___ INFORMATION PROVIDED ___

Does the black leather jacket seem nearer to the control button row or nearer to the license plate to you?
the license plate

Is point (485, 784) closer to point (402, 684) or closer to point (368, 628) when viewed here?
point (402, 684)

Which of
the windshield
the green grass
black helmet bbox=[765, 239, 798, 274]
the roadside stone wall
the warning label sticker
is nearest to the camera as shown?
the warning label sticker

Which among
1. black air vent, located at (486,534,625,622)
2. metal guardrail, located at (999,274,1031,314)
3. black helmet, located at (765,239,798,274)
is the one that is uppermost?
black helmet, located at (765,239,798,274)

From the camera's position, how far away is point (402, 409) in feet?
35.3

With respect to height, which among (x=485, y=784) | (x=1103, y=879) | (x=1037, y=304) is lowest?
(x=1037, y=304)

___

Copy every one of the entries above word for word, answers included.

__RESPONSE TO THIS EXERCISE__:
Does the black leather jacket seem nearer to the control button row or nearer to the license plate to you?
the license plate

Is point (485, 784) closer to point (402, 684) or closer to point (368, 628) when viewed here?
point (402, 684)

Which of
the windshield
the green grass
black helmet bbox=[765, 239, 798, 274]
the roadside stone wall
the warning label sticker
is nearest to the camera as shown?
the warning label sticker

Which among
1. black air vent, located at (486,534,625,622)
2. metal guardrail, located at (999,274,1031,314)
3. black helmet, located at (765,239,798,274)
is the one that is uppermost?
black helmet, located at (765,239,798,274)

From the camera's position, how far away is point (402, 409) in feet?
35.3

With respect to height, which among (x=485, y=784) | (x=1103, y=879) | (x=1037, y=304) is lowest?
(x=1037, y=304)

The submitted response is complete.